Mesmo com mais de 46 mil vagas intermediadas pelo Sistema Nacional de Emprego (Sine) em 2025, Mato Grosso do Sul terminou o ano com cerca de 21 mil oportunidades que não se converteram em contratações. Essa situação reflete um problema persistente no mercado de trabalho: a falta de mão de obra qualificada.
O cenário afeta principalmente setores em expansão, como a construção civil, que continua a abrir vagas, mas enfrenta dificuldades para encontrar profissionais com o perfil exigido. Dados do Observatório do Trabalho da Fundação de Trabalho de Mato Grosso do Sul (Funtrab) apontam 46.849 oportunidades intermediadas em 2025, resultando em 25.774 trabalhadores colocados no mercado de trabalho.
Embora a diferença entre o número de vagas ofertadas e as colocações efetivadas não represente necessariamente vagas não preenchidas, o descompasso entre a oferta e a contratação persiste.
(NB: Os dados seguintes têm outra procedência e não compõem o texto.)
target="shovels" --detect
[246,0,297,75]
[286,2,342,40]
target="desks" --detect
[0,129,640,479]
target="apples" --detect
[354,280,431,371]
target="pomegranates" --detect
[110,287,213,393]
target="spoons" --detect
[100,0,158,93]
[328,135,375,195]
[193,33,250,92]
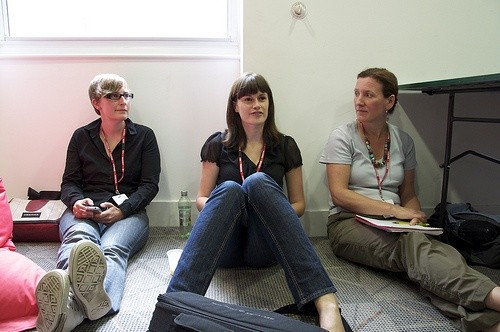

O Sinduscon-MS afirma que, só nos primeiros quatro meses de 2025, o setor gerou mais de 5.200 contratações formais, mas esse número poderia ser ainda maior. “O setor possui vagas abertas que, infelizmente, não consegue preencher por falta de mão de obra, especialmente a qualificada”, diz o sindicato.
Qualificação e Projetos em Andamento
Como resposta a esse desafio, o sindicato tem investido em projetos de qualificação. O Sindicato Qualifica, em parceria com o Senai e a Federação das Indústrias do Estado de Mato Grosso do Sul (Fiems), oferece cursos gratuitos para quem deseja ingressar no setor, além de capacitações para trabalhadores já atuantes.
Outro projeto relevante é o Elas Constroem, que foca na qualificação de mulheres para a construção civil. Atualmente, três turmas estão em andamento e devem formar profissionais como pedreira, operadora de Bobcat e assentadora de revestimento cerâmico até agosto.
Desafios do Mercado de Trabalho
Apesar das iniciativas, o cenário é desafiador. O economista Eduardo Matos aponta que o gargalo tem três origens. A primeira é o salário, que continua abaixo do custo de vida em MS, levando trabalhadores a buscarem a informalidade. “O salário baixo afasta o trabalhador, e muitos têm preferência por atuar na informalidade”, explica.
A segunda origem é demográfica. Mato Grosso do Sul possui uma das menores densidades populacionais do País, o que dificulta a ocupação das vagas disponíveis. “É natural que tenhamos uma produção elevada, mas o que impede de consolidar esse potencial é a ausência de fatores de produção, sendo o principal o capital humano”, conclui.
Por fim, o terceiro fator é o desencontro entre a qualificação disponível e as exigências do mercado. Muitas vagas requerem formação técnica ou tecnológica, enquanto o que sobra são trabalhadores sem qualificação ou com diplomas em áreas com pouca demanda.
Opinião
A luta por qualificação e adequação do mercado de trabalho em Mato Grosso do Sul é essencial para reduzir o número de vagas abertas e garantir melhores oportunidades para os trabalhadores.